Prompt:
Reproduce only the lines that run from the line with "phylum: Chordata" to the last line of the material, both ends included, exactly as they appear.
--------------------------------
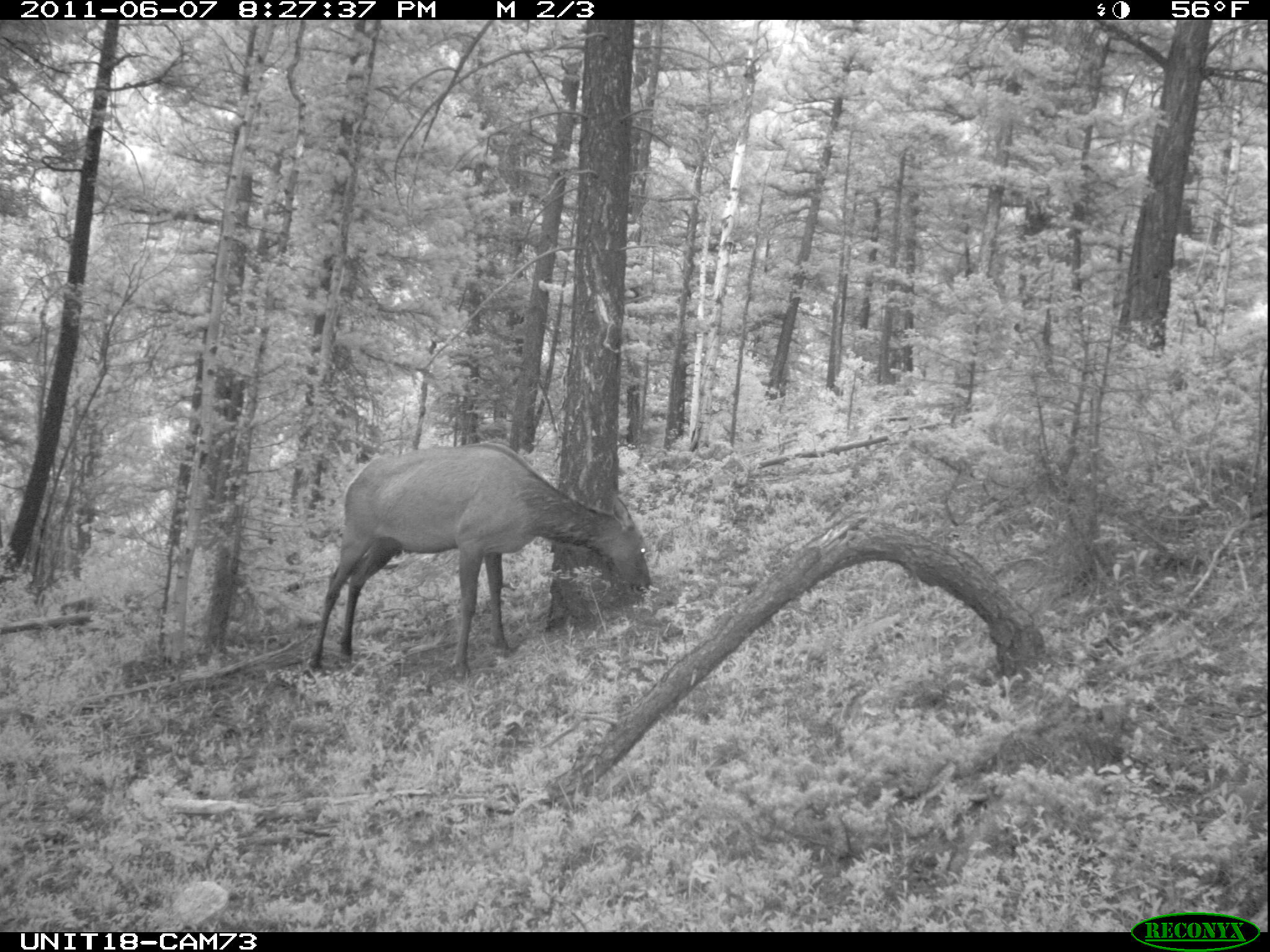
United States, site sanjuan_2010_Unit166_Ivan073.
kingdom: Animalia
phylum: Chordata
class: Mammalia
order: Artiodactyla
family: Cervidae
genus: Cervus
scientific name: Cervus elaphus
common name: red deer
--------------------------------
Expected answer:
phylum: Chordata
class: Mammalia
order: Artiodactyla
family: Cervidae
genus: Cervus
scientific name: Cervus elaphus
common name: red deer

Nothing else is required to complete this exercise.